US Not Ready for Cross Border Trucking says US Congressman
US Rep. Bob Filner, a Democrat from California, believes the US is not ready for cross border trucking operations with Mexico. He is the first politician to openly come out and say what many in the trucking industry have been thinking for some time. Finer's position contrasts sharply with Texas politicians who appear to be broadly in favor of a deal whereby Mexican carriers, currently restricted to within 25 miles of the major port destinations along the border, will be allowed to haul throughout the US.
Filner has written to the House of Representative's highly influential Committee on Transportation and Infrastructure, and the Highways and Transit Subcommittee. In addition, he has also requested that the Committee on Homeland Security convene hearings on the proposed cross-border trucking deal. He has also written to OOIDA with his concerns and you can find the cross border trucking letters by following the link.
Filner's district takes in the entire Southern California border with Mexico, which is also where some of the busiest border crossings are found. His main concerns revolve around road safety, existing American jobs and the development of new ones, as well as the impact upon national security. The latter is particularly poignant, as US truckers are frequently finding they are being advised NOT to enter Mexico due to the turbulence and drug-fueled killings taking place in that country.

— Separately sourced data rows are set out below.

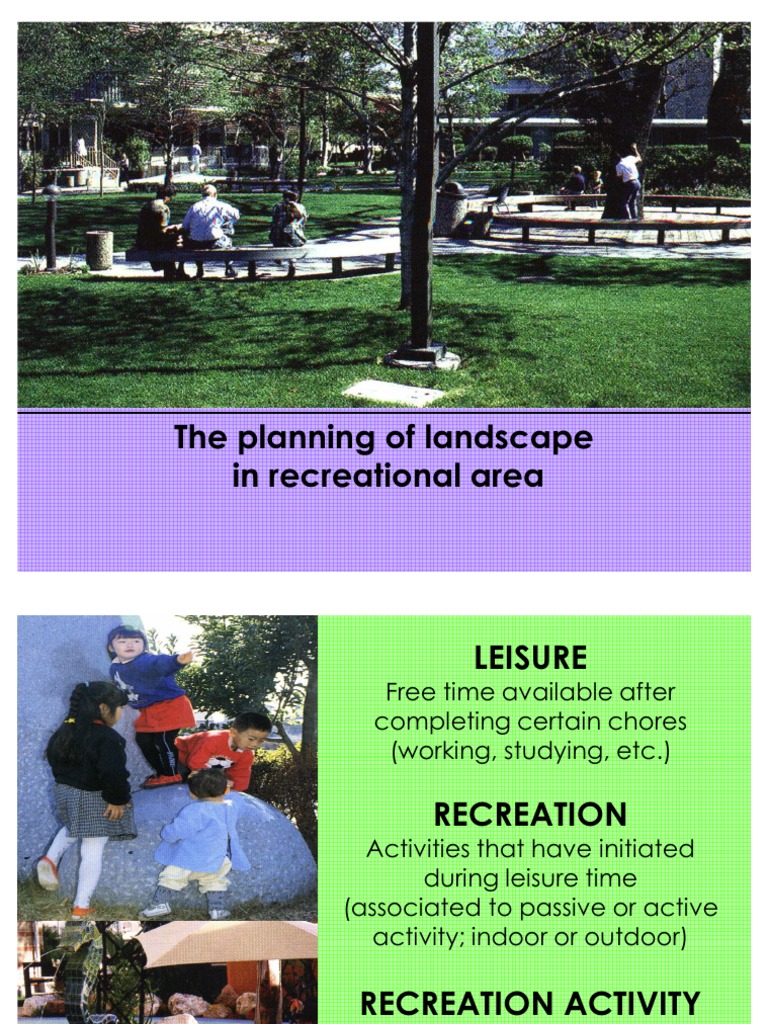 The planning of landscape in recreational area

LEISURE
Free time available after completing certain chores (working, studying, etc.)

RECREATION
Activities that have initiated during leisure time (associated to passive or active activity; indoor or outdoor)

RECREATION ACTIVITY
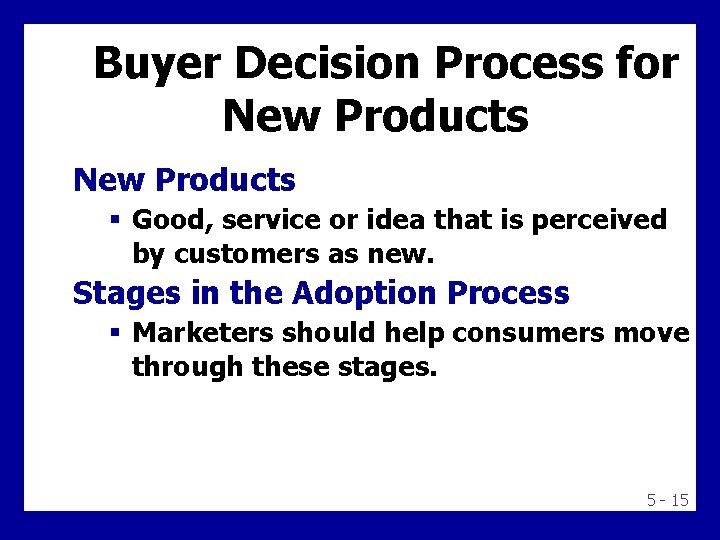 Buyer Decision Process for New Products

New Products

▪ Good, service or idea that is perceived by customers as new.

Stages in the Adoption Process

▪ Marketers should help consumers move through these stages.

5 - 15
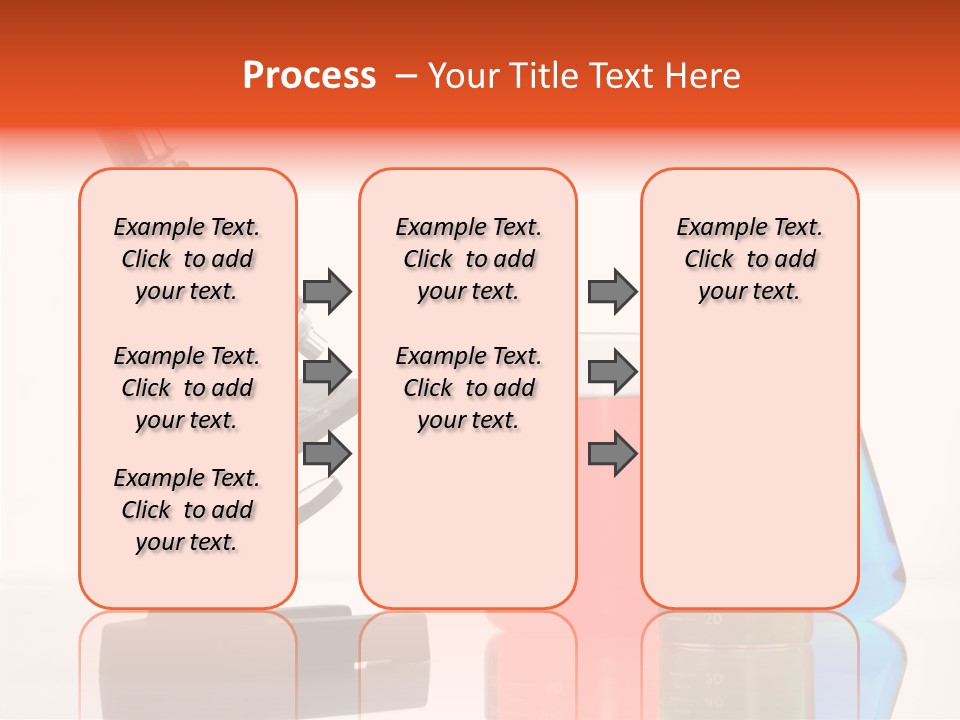 Process – Your Title Text Here

Example Text. Click to add your text.

Example Text. Click to add your text.

Example Text. Click to add your text.

Example Text. Click to add your text.

Example Text. Click to add your text.

Example Text. Click to add your text.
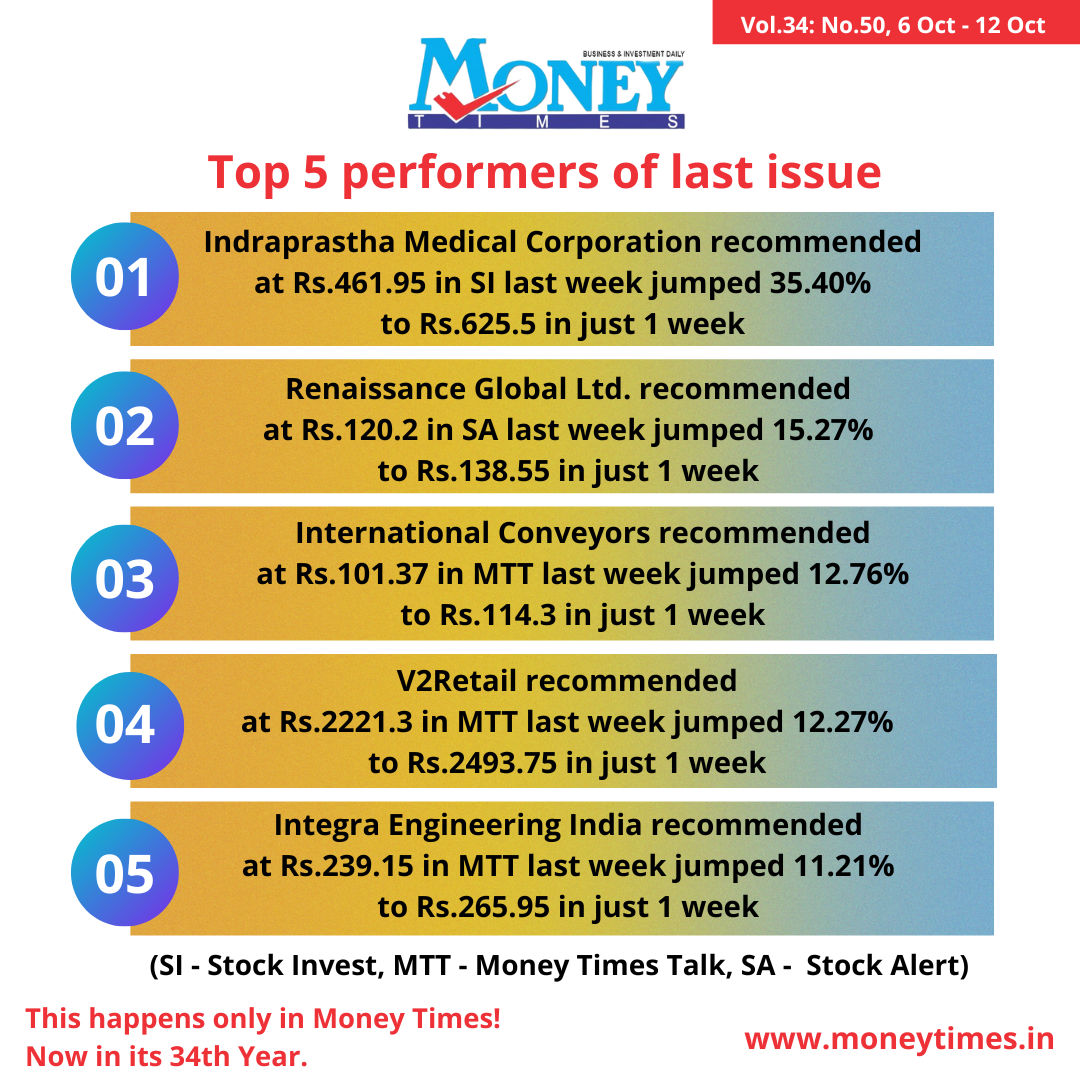 Vol.34: No.50, 6 Oct - 12 Oct

BUSINESS & INVESTMENT DAILY
MONEY
TIMES

Top 5 performers of last issue

01
Indraprastha Medical Corporation recommended at Rs.461.95 in SI last week jumped 35.40% to Rs.625.5 in just 1 week

02
Renaissance Global Ltd. recommended at Rs.120.2 in SA last week jumped 15.27% to Rs.138.55 in just 1 week

03
International Conveyors recommended at Rs.101.37 in MTT last week jumped 12.76% to Rs.114.3 in just 1 week

04
V2Retail recommended at Rs.2221.3 in MTT last week jumped 12.27% to Rs.2493.75 in just 1 week

05
Integra Engineering India recommended at Rs.239.15 in MTT last week jumped 11.21% to Rs.265.95 in just 1 week

(SI - Stock Invest, MTT - Money Times Talk, SA - Stock Alert)

This happens only in Money Times!
Now in its 34th Year.

www.moneytimes.in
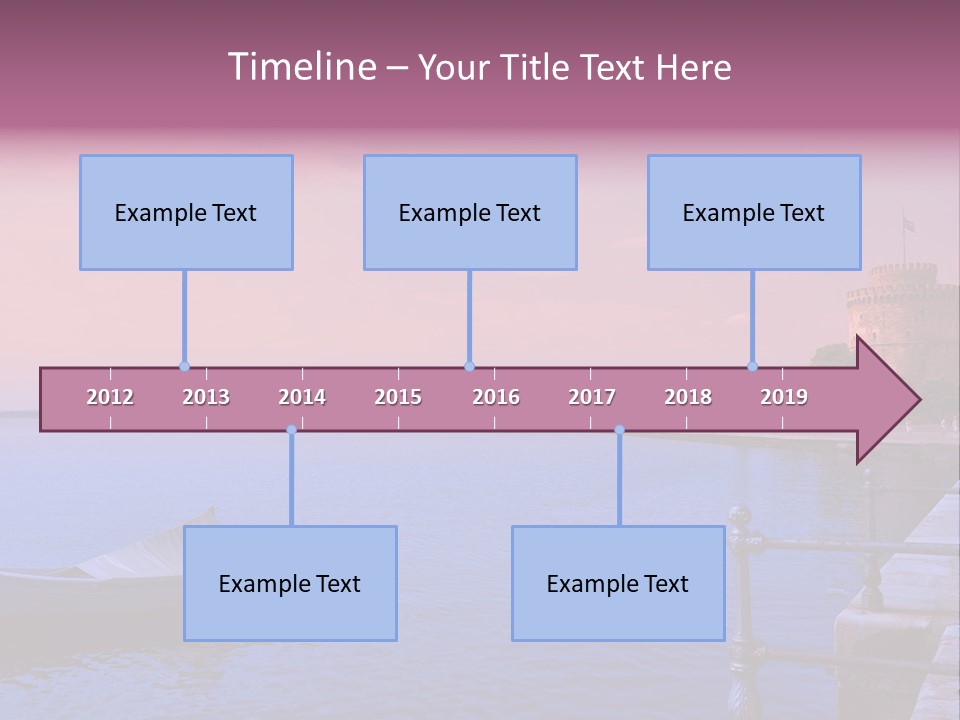 Timeline – Your Title Text Here

Example Text

Example Text

Example Text

2012 2013 2014 2015 2016 2017 2018 2019

Example Text

Example Text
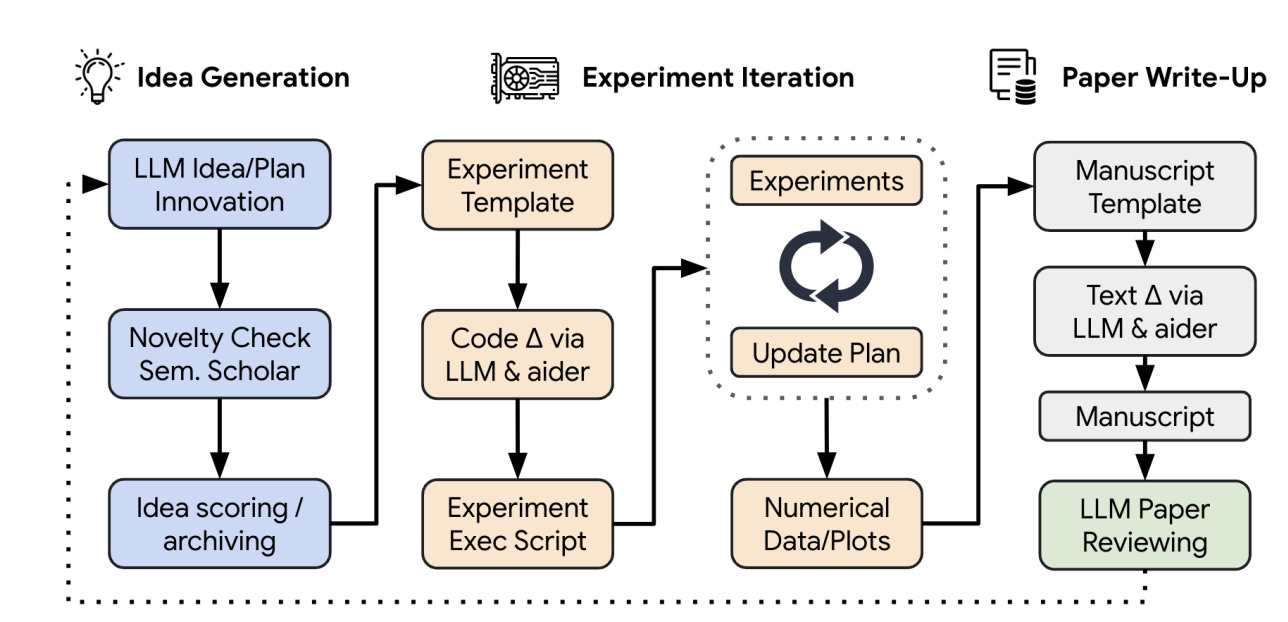 Idea Generation

Experiment Iteration

Paper Write-Up

LLM Idea/Plan Innovation

Novelty Check Sem. Scholar

Idea scoring / archiving

Experiment Template

Code Δ via LLM & aider

Experiment Exec Script

Experiments

Update Plan

Numerical Data/Plots

Manuscript Template

Text Δ via LLM & aider

Manuscript

LLM Paper Reviewing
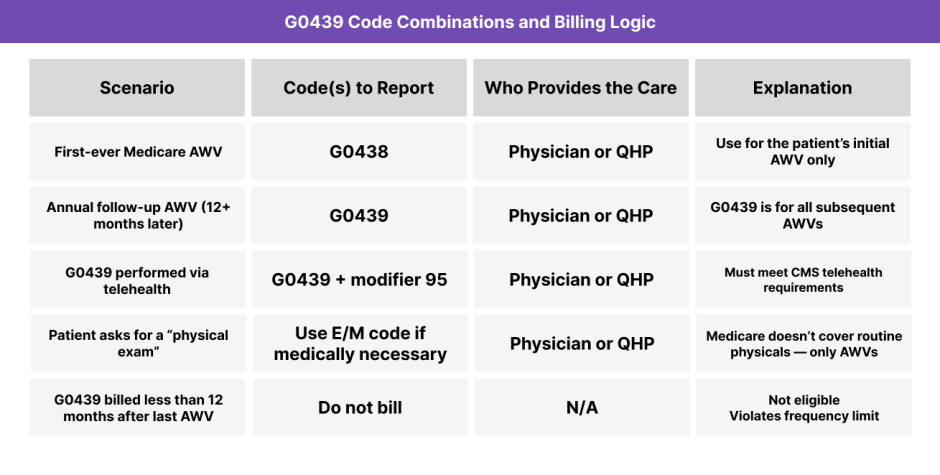 G0439 Code Combinations and Billing Logic

| Scenario | Code(s) to Report | Who Provides the Care | Explanation |
|---|---|---|---|
| First-ever Medicare AWV | G0438 | Physician or QHP | Use for the patient's initial AWV only |
| Annual follow-up AWV (12+ months later) | G0439 | Physician or QHP | G0439 is for all subsequent AWVs |
| G0439 performed via telehealth | G0439 + modifier 95 | Physician or QHP | Must meet CMS telehealth requirements |
| Patient asks for a "physical exam" | Use E/M code if medically necessary | Physician or QHP | Medicare doesn't cover routine physicals — only AWVs |
| G0439 billed less than 12 months after last AWV | Do not bill | N/A | Not eligible Violates frequency limit |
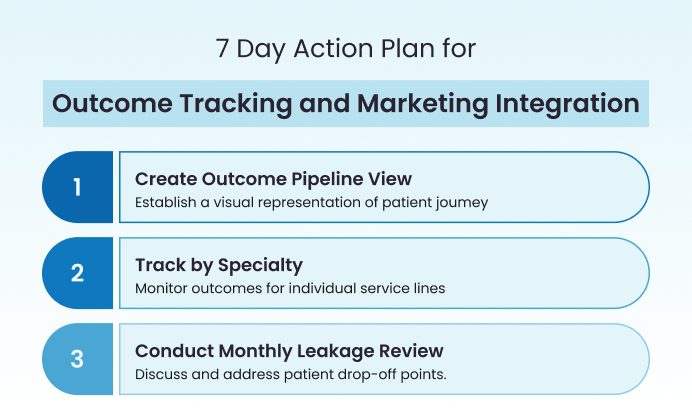 7 Day Action Plan for

Outcome Tracking and Marketing Integration

1

Create Outcome Pipeline View

Establish a visual representation of patient journey

2

Track by Specialty

Monitor outcomes for individual service lines

3

Conduct Monthly Leakage Review

Discuss and address patient drop-off points.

Filner has made it clear that he at least, is not convinced Mexican trucking safety standards are adequate. He notes US trucks spend more time "out of service" than other haulers in the NAFTA trade zone, and points to an excellent trucking safety record here in the US compared to that found in Mexico. the average age of equipment on US roads is also much younger than those operated on Mexican roads. Stricter safety standards and different useful economic life expectancies of equipment , mean that very different standards apply between US and Mexican operators (just take a look a this selection of trucks for sale and you will see the average age of equipment is relatively young)
Filner is also concerned about the lack of border personnel manning the inspection points. In addition, it is relatively cheap and easy to forge logbooks and certificates, and that without proper control the US highways will become a more dangerous place with Mexican truckers on them.
Filner's position contrasts sharply with neighboring Texas. That state appears to wholeheartedly support the opening of the border to Mexican truckers, primarily because Texan agriculture and business has been so very badly hit by the Mexican tariffs. After the original cross-border deal was nixed, Mexico declared the US in violation of the NAFTA agreement and implemented a series of rolling tariffs, costing US growers and manufacturers billions of dollars and loss of market share in Mexico. For Texas at least, removing the barrier to Mexican trucking companies operating in the US is seen as a tremendous opportunity to sell more goods into Mexico and generate economic and job activity within Texas itself.